WORK TO BE COMPLETED —
For the entries that follow, restate word for word the line containing "2016 Mazda 3 2.0 C Sports มาใหม่", the line containing "2020 Ford F-450", and every line that lies between them.

EXERCISE DATA —
= = = = = = =

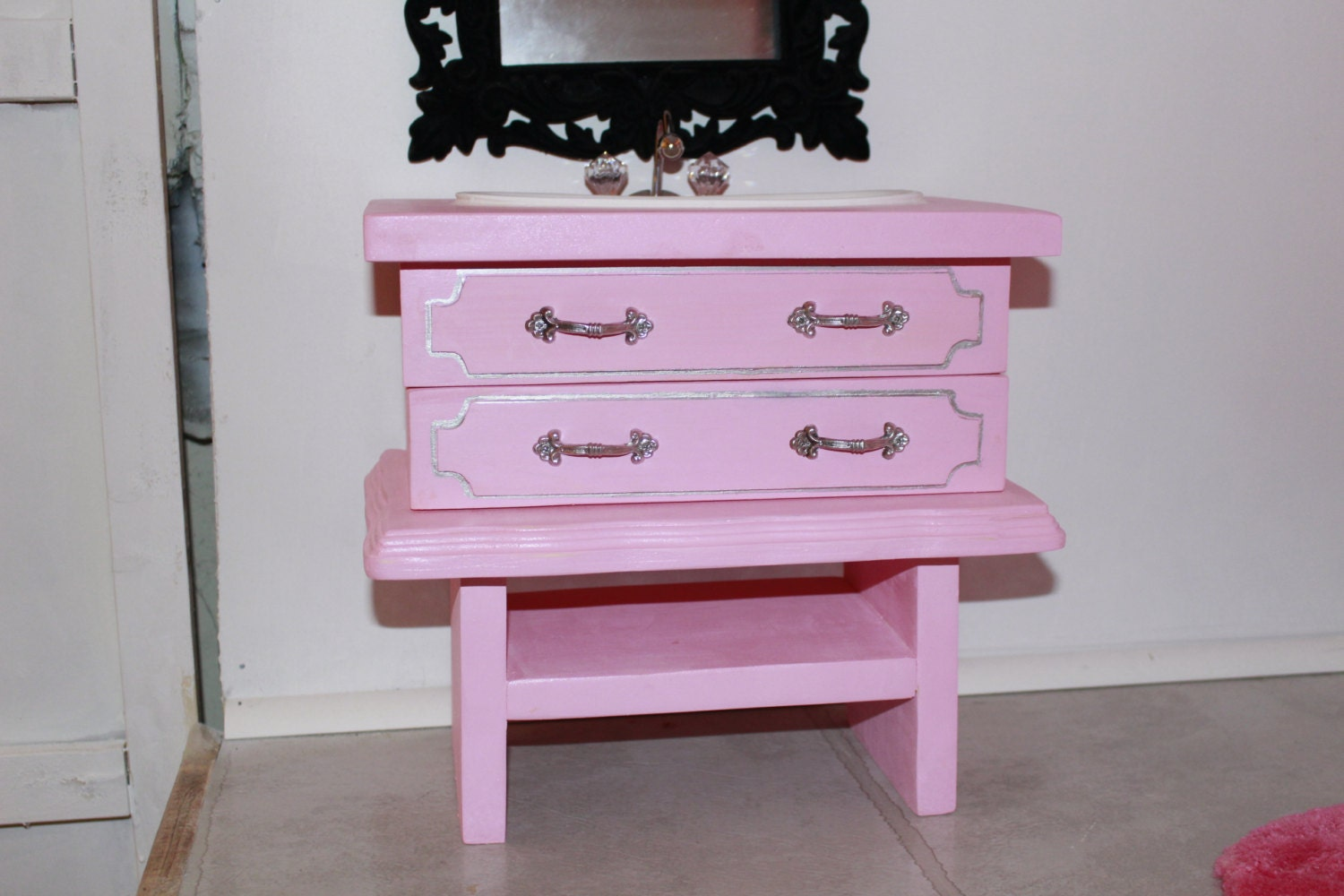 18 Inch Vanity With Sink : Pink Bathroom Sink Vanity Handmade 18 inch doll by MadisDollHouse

= = = = = = =

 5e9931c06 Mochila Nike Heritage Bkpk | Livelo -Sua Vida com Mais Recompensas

= = = = = = =

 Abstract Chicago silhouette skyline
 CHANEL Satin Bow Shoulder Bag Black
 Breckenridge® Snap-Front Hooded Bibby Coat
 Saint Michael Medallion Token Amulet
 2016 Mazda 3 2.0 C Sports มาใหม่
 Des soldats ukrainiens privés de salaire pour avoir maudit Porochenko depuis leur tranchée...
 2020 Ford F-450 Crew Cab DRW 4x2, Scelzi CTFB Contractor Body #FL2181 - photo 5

= = = = = = =

EXERCISE RESPONSE —
 2016 Mazda 3 2.0 C Sports มาใหม่
 Des soldats ukrainiens privés de salaire pour avoir maudit Porochenko depuis leur tranchée...
 2020 Ford F-450 Crew Cab DRW 4x2, Scelzi CTFB Contractor Body #FL2181 - photo 5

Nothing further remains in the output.